En entregas semanales 


Entrega 57  (8 julio 2023)

...Y así fue, teniendo todos esos líderes que guardar cama, aquejados de una misma enfermedad que les impedía abandonar sus lechos.

Mientras tanto, las indagaciones del mago Flor condujeron al hallazgo de un hombre joven, un poderoso noble, primo de Yasin, de nombre Emran, que se había mantenido al margen de aquellas luchas, dedicado al estudio y a la meditación. El gran mago estimó que Emran era el hombre idóneo para gobernar aquella región y devolverla la tranquilidad y la estabilidad. Así, el mago Flor pudo invocarle mentalmente, incitándole a pensar en la situación catastrófica por la que pasaba su región y sus gentes, a causa de aquella guerra fratricida. Paulatinamente, aquellos pensamientos, que le surgían al joven Emran en medio de sus sesiones de meditación, se iban apoderando de su mente. De esa forma, su interés por lo que estaba sucediendo en Ashroq iba en aumento. No le gustaba en absoluto el estado de caos en el que estaba hundiéndose, en ausencia total, que le sorprendió enormemente, de todos los líderes, que hasta hacía poco estaban enzarzados en aquella interminable guerra.

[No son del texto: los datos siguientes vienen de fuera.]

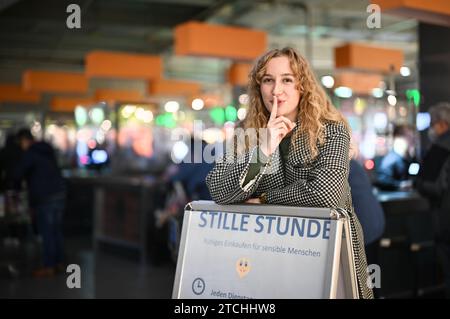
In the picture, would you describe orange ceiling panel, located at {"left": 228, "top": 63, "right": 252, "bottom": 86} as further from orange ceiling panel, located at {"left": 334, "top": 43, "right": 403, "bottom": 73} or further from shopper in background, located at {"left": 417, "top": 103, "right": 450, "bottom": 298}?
shopper in background, located at {"left": 417, "top": 103, "right": 450, "bottom": 298}

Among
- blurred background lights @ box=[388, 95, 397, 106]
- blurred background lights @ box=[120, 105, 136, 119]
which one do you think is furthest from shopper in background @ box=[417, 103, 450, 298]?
blurred background lights @ box=[120, 105, 136, 119]

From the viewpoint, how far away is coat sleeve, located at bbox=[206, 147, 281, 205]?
1752 mm

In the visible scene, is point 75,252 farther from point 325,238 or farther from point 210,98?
point 210,98

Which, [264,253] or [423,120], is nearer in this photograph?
[264,253]

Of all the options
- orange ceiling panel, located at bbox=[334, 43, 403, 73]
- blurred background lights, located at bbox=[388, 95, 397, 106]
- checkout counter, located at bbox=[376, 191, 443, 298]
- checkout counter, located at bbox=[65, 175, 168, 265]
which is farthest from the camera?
orange ceiling panel, located at bbox=[334, 43, 403, 73]

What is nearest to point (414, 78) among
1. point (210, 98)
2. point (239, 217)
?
point (239, 217)

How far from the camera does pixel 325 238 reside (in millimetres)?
1627

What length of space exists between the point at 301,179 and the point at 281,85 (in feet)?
1.02

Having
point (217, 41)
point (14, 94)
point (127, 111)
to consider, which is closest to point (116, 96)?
point (14, 94)

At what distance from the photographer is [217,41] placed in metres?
8.53

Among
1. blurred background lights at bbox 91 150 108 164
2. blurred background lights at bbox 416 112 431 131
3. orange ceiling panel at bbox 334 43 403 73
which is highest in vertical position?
orange ceiling panel at bbox 334 43 403 73

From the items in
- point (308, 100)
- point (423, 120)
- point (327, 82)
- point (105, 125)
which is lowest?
point (105, 125)

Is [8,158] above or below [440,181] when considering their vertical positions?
below

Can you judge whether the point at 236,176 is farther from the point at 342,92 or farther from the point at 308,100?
the point at 342,92
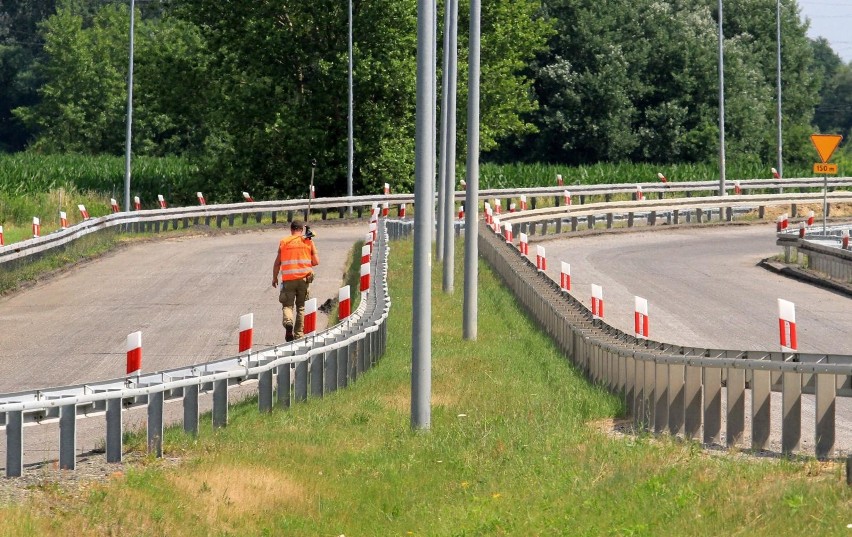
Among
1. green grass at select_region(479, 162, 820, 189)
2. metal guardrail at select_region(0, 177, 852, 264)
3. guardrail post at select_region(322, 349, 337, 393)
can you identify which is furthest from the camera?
green grass at select_region(479, 162, 820, 189)

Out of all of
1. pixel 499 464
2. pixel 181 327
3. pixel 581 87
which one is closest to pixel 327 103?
pixel 581 87

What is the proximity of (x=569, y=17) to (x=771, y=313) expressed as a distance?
60.2 metres

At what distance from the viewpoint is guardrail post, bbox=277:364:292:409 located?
15656mm

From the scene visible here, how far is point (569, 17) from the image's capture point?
279ft

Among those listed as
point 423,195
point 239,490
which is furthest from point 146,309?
point 239,490

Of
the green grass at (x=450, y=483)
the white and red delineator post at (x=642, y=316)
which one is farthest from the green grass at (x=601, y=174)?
the green grass at (x=450, y=483)

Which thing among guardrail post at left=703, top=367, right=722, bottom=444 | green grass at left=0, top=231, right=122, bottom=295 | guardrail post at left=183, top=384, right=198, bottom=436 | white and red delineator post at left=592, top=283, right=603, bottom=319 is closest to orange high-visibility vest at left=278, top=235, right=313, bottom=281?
white and red delineator post at left=592, top=283, right=603, bottom=319

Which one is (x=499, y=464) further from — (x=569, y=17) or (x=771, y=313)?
(x=569, y=17)

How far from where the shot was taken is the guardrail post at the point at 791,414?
12328 mm

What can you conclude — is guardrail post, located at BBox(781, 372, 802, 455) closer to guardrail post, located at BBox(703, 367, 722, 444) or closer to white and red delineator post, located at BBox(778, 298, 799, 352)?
guardrail post, located at BBox(703, 367, 722, 444)

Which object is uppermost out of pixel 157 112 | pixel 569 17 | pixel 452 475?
pixel 569 17

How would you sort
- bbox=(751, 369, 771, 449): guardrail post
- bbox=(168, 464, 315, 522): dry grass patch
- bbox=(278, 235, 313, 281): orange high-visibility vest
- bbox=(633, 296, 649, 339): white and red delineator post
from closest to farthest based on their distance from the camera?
bbox=(168, 464, 315, 522): dry grass patch, bbox=(751, 369, 771, 449): guardrail post, bbox=(633, 296, 649, 339): white and red delineator post, bbox=(278, 235, 313, 281): orange high-visibility vest

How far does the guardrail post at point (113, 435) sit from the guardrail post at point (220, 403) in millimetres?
2027

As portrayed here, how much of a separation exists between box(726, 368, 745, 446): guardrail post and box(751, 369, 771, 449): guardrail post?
0.65ft
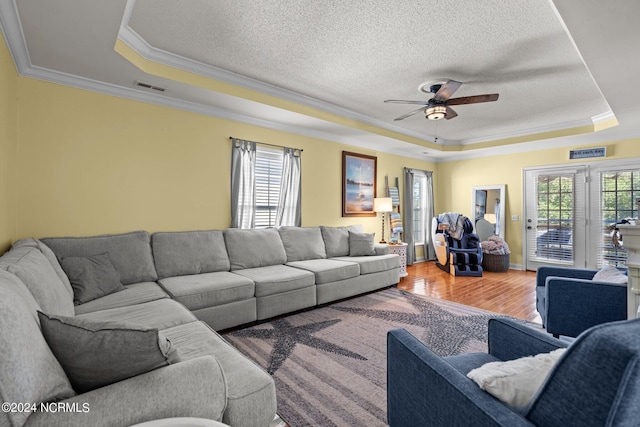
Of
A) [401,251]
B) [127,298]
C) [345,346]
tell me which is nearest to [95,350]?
[127,298]

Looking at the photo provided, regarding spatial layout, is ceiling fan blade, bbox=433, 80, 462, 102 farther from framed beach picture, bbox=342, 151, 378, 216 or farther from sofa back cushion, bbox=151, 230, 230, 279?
sofa back cushion, bbox=151, 230, 230, 279

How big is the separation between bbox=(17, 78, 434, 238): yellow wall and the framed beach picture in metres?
1.65

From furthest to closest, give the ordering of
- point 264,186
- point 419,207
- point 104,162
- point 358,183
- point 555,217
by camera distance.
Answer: point 419,207 → point 555,217 → point 358,183 → point 264,186 → point 104,162

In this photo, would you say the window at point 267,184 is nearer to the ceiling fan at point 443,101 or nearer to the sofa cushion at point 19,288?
the ceiling fan at point 443,101

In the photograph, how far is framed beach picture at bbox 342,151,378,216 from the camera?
5.59 metres

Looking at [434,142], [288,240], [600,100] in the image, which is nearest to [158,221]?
[288,240]

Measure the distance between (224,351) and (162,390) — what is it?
59cm

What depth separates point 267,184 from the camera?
4.51 m

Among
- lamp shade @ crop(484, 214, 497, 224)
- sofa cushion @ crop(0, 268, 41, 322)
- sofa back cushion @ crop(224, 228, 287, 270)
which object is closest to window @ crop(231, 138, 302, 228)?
sofa back cushion @ crop(224, 228, 287, 270)

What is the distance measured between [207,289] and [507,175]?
21.1ft

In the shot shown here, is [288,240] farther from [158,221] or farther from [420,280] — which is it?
[420,280]

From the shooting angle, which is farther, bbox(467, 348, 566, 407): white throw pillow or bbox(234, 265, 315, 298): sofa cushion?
bbox(234, 265, 315, 298): sofa cushion

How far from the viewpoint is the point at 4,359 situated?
33.2 inches

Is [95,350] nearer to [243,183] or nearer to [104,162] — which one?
[104,162]
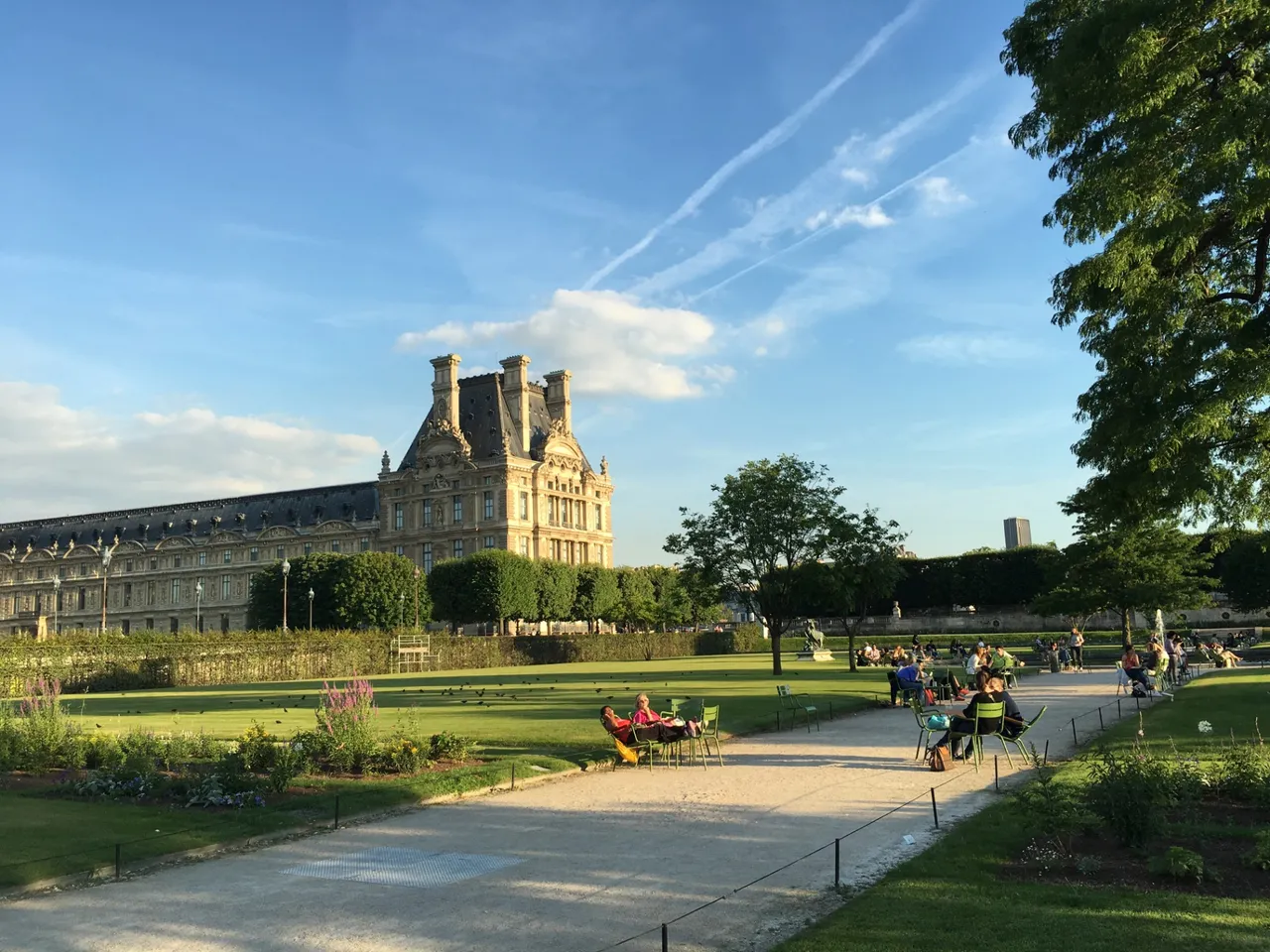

Emran, que nunca antes se había ocupado de los asuntos del gobierno, aunque siempre estuvo al tanto de lo que pasaba en las altas esferas del poder, decidió tomar las riendas del país en sus manos. Para ello, inducido y aconsejado siempre por Habib, a quien el mago Flor le encargó seguir con Emran hasta llevarle a la cúspide del poder, el nuevo aspirante al cargo fue a visitar a todos y cada uno de los líderes enemistados, convertidos en presos de sus lechos y abandonando forzosamente las luchas, a quienes les pidió que le firmaran su apoyo para obtener el cargo de gobernador. Dado que todos estaban completamente incapacitados y, sabiendo todos de la discapacidad del resto de sus contrincantes de días atrás, ninguno de ellos se negó.

Con estos respaldos por escrito, Emran tomó las riendas del poder de la región este de Qanunistán, y envió al sultán Nuriddin sus emisarios, rindiéndole pleitesía y obediencia, a lo que Nuriddin, tras consultar con Muhammad Pachá, Qasem Mir y con su propia hija, Amarzad —quien le había informado con detalle de lo que pasaba en la región de Ashorq—, confirmó al nuevo gobernador en el cargo.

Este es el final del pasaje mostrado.